Islamication / Islamization, May 9-10, 2023
Click here for the program of the workshop.
Click here for the abstracts.
The Islamic Empire created a culture based on a divine revelation and its salvation religion. Culture and religion seem to be inextricably entangled. In other empires the assimilation of regional cultures to the imperial culture, and the conversion to the new religion can be easily separated. Inn the case of the Roman Empire, we have Romanization and Christianization, and a similar distinction can be made regarding the transcultural aspects of the culture of the Kushan empire and the conversion to Buddhism in Central Asia.

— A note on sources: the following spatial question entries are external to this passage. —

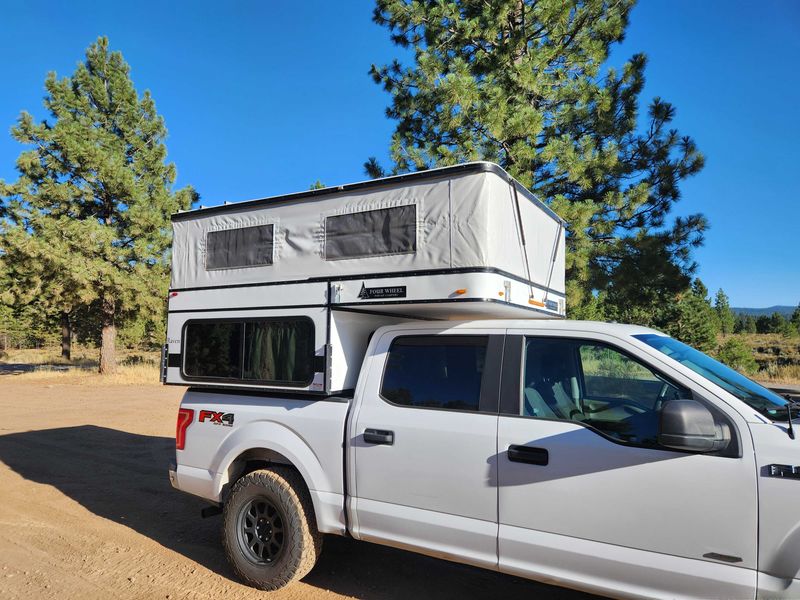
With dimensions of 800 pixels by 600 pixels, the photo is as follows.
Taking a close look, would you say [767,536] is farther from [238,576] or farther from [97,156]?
[97,156]

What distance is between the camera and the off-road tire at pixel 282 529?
4.13 m

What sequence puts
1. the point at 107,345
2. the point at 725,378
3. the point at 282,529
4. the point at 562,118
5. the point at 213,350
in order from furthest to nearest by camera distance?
the point at 107,345, the point at 562,118, the point at 213,350, the point at 282,529, the point at 725,378

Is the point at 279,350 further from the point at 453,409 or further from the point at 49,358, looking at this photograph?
the point at 49,358

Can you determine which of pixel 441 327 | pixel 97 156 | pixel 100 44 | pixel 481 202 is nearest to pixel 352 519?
pixel 441 327

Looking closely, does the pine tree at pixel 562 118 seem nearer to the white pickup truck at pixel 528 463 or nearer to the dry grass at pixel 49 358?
the white pickup truck at pixel 528 463

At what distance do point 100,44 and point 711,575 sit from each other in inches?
1105

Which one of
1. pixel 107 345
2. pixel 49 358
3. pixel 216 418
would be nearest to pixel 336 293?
pixel 216 418

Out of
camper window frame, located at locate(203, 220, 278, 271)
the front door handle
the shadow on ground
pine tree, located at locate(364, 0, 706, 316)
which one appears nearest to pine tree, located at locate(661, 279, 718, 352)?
pine tree, located at locate(364, 0, 706, 316)

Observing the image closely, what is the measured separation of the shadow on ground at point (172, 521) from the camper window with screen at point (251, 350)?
5.15ft

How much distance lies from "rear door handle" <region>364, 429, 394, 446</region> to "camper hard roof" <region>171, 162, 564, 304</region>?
108 centimetres

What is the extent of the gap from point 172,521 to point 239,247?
2.99m

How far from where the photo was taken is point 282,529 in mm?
4289

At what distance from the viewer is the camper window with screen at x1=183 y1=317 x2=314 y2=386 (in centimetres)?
432

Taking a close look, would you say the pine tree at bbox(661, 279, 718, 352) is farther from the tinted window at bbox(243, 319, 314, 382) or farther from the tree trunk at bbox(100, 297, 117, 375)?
the tinted window at bbox(243, 319, 314, 382)
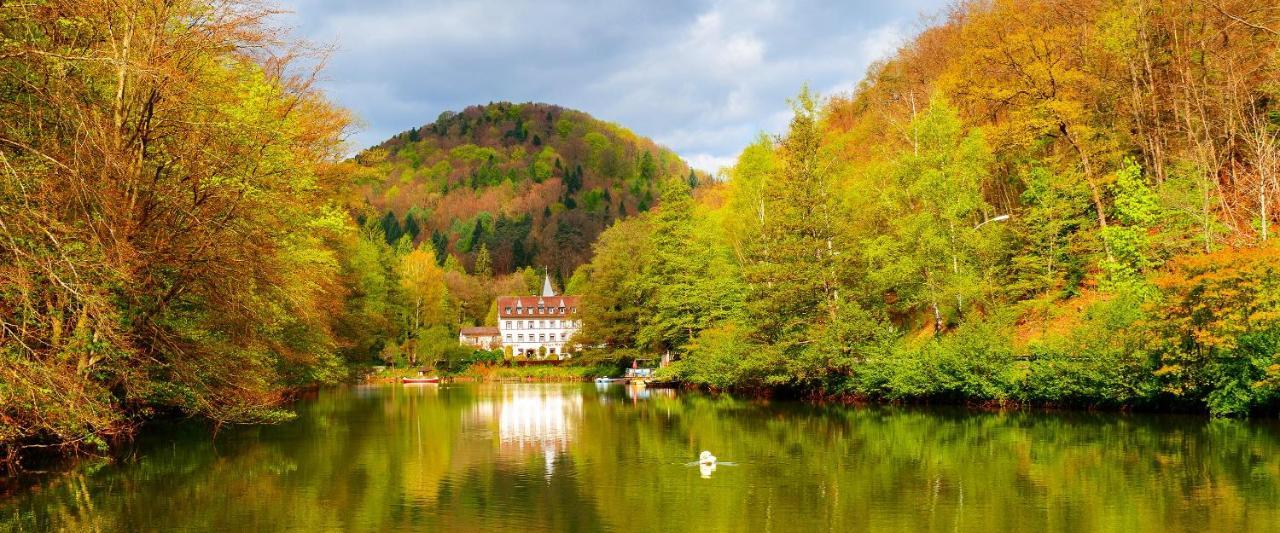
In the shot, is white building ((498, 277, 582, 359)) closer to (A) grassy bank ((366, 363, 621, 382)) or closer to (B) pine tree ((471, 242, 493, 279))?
(B) pine tree ((471, 242, 493, 279))

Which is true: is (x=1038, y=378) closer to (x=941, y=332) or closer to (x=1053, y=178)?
(x=941, y=332)

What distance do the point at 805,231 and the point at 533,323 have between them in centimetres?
8188

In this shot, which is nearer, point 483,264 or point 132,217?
point 132,217

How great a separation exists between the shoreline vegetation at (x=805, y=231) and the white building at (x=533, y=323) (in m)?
55.1

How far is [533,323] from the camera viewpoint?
4552 inches


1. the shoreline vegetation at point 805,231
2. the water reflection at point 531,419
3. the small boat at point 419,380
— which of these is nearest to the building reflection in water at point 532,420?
the water reflection at point 531,419

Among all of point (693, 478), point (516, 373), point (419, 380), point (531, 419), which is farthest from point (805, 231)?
point (516, 373)

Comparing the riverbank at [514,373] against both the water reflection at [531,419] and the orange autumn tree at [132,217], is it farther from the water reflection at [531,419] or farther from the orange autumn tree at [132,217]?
the orange autumn tree at [132,217]

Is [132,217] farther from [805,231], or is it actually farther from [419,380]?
[419,380]

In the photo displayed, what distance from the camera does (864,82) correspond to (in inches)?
2648

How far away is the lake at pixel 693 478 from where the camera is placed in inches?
460

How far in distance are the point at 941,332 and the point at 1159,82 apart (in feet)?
42.1

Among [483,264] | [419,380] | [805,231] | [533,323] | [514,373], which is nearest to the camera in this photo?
[805,231]

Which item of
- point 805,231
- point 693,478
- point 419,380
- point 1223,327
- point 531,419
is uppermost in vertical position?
point 805,231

Is there a way to disentangle the cultural and religious aspects of the process in the Islamic case, and if so what terms should we adopt to make the distinction? Arabic does not lend us any useful terms. Carl-Heinrich Becker, one of the founding fathers of Islamic Studies, understood ‘Islam’, first of all as a civilizational term, not just in the narrow sense of a religion. Marshall Hodgson coined the term ‘Islamicate’..”[1] One context, in which Hodgson’s term works well is the adoption of aspects of Islamic civilization by people under Muslim rule who were and remained non-Muslims. But we still lack a term for the transcultural process of the actual acculturation.
The workshop in Hamburg has the ambitious aim of pushing this debate on terminology forward by looking at the actual historical transcultural processes across the regions leading to an Islamic yet diverse civilization, including Muslims, Christians, Jews, and Zoroastrians of various denominations.